Testo di riferimento:
┌────────

Charles Aznavour (Press Conference)

Per Paolo Conte è il cantante perfetto. Nel mondo, Charles Aznavour è il cantante francese più famoso di sempre. Che dopo 26 anni di attesa riporterà la sua inimitabile voce in Italia, per un tour di sei date; prima tappa il 30 ottobre, al Teatro Regio di Parma.

 

9 ottobre 2009

Prima della british invasion, prima dei Beatles, prima di Elvis e del rock’n’roll, c’era lui. Armeno d’origine, francese di nascita, Aznavour è stata una delle prime ‘popstar’ nella storia, addirittura prima della nascita del concetto stesso di ‘pop music’. Paradossale, come la sua figura: sguardo intenso, bassa statura, voce in grado di estendersi fra gravi e acuti come se nulla fosse, arrochita dal freddo degli inverni passati in bicicletta a consegnare giornali a Parigi, durante la seconda guerra mondiale. Icona prima della chanson francese e poi della musica tutta. Difficile non provare un senso di soggezione di fronte a lui, anche se in realtà sei seduto in mezzo a un centinaio di giornalisti accorsi da tutta Italia.

└────────

Descrizione del compito: In base al testo su Charles Aznavour, spiega perché la voce del cantante è arrochita. Rispondi in una o due frasi.

Dati:
┌────────

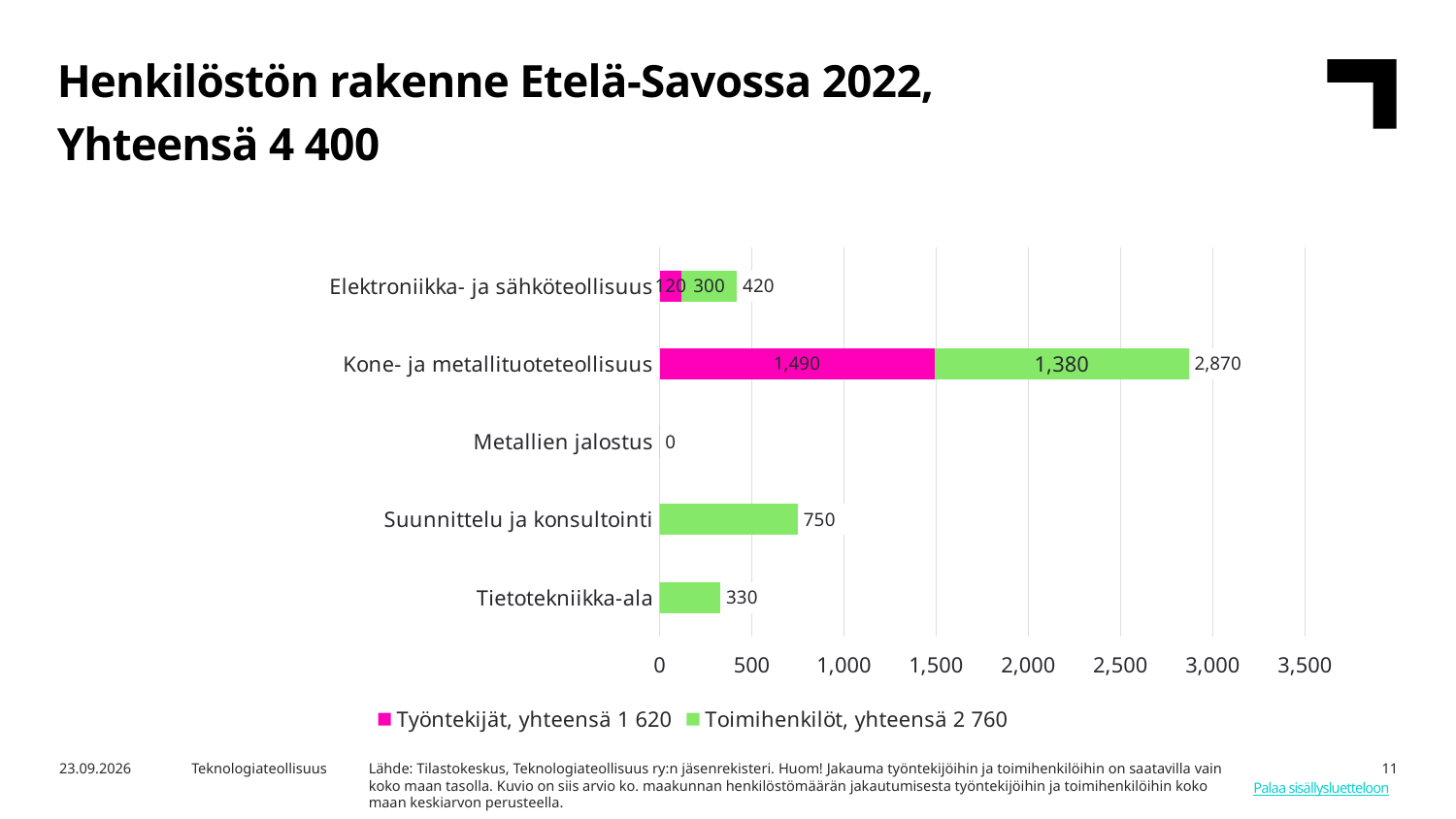
Which category has the highest total value? Kone- ja metallituoteteollisuus What is the difference between the values for Suunnittelu ja konsultointi and Tietotekniikka-ala? 420 What is the value shown for Tietotekniikka-ala? 330 What is the Työntekijät value for Kone- ja metallituoteteollisuus? 1,490 How many series does the legend list? 2 Which category has the lowest value? Metallien jalostus What is the total value shown for Kone- ja metallituoteteollisuus? 2,870 Which is larger: the Työntekijät value or the Toimihenkilöt value for Kone- ja metallituoteteollisuus? Työntekijät How many categories are shown on the chart? 5 What is the value shown for Suunnittelu ja konsultointi? 750 What type of chart is shown on the slide? bar chart What is the Toimihenkilöt value for Kone- ja metallituoteteollisuus? 1,380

└────────

Risposta: La voce di Aznavour è arrochita dal freddo patito negli inverni in cui, durante la seconda guerra mondiale, consegnava giornali in bicicletta a Parigi.